The Club Is Open Until 8:00Pm

Trente Huit

"It'll need surgery." The good doctor had said to Joanne who was telling me. "Something's wrong with your vocal cords and they need to operate. My eyes widened when the doctor explained the procedure. "You'll be on anesthesia the entire time; you won't feel a thing." Sure, that's what they tell you. "While you're under, we'll make the incision right about here and fix whatever is wrong." Yeah sure. Since when did I become the frog on the dissection tray. He was going to enjoy this. Why not, cutting dead frogs is cool.

I was lying in one of those strangely comfy hospital beds when the nurse came in. "How are you feeling?" She asked. I just looked at her. "Smart girl. Here, you're father wanted you to have this." Dad. He's here. How did he know. Jamia must have told him. The nurse hands me the small whiteboard and dry erase marker. I write: Thank you.

I see Steve through the large glass window. He's smiling at me. Oh, that dad. The nurse leaves and Steve takes her place. "You like?" I nod. He smiled. "I thought you would. I have good news though?" What? "I got my old job back." He's a lawyer again. That's great. He smiled and smoothed out a wrinkle in my jeans. I won't wear one of those stupid sea-foam green gowns that you have to hold shut unless you want people seeing your butt.

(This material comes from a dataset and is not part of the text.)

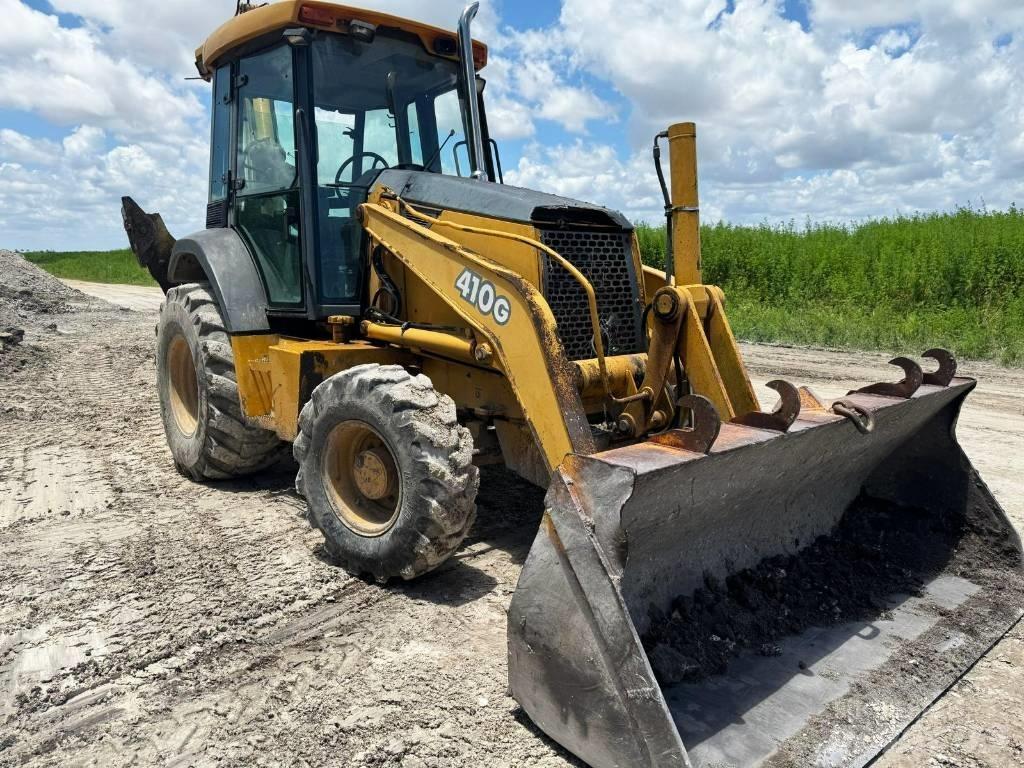 DEERE 410G Terne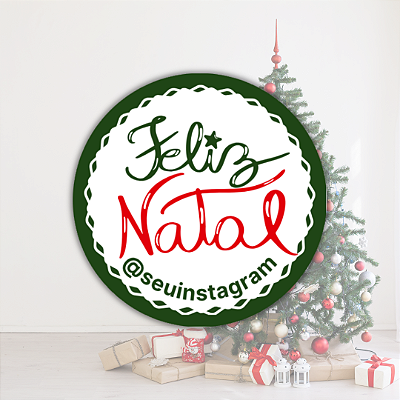30 Adesivos Natal - Nº 5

The nurse enters again. She's still not forcing me to wear the gown, so that's good. She tells me that there are a few people outside who want to see me. They have brought flowers. I expected my band, Thomas, Imogene and Adrian. It wasn't them. It's MCR, or more specifically, Ray and Gerard. Ray places the flowers on the table. Lillie's. How Ironic. Gerard looks bothered.

For the first time in months, I am itching to talk to someone. I feel if I don't, I will explode. That if I don't talk now, I might never want to again. I try a simple 'hello' but nothing comes out. 2 syllables to much. A 'Hi' being 1 syllable to much. Nothing is what I say and it's perfect in a way. I can't screw up.

I cannot feel the breeze from outside because the window is closed. I want so badly to request someone to open it. But I don't. I'll deal.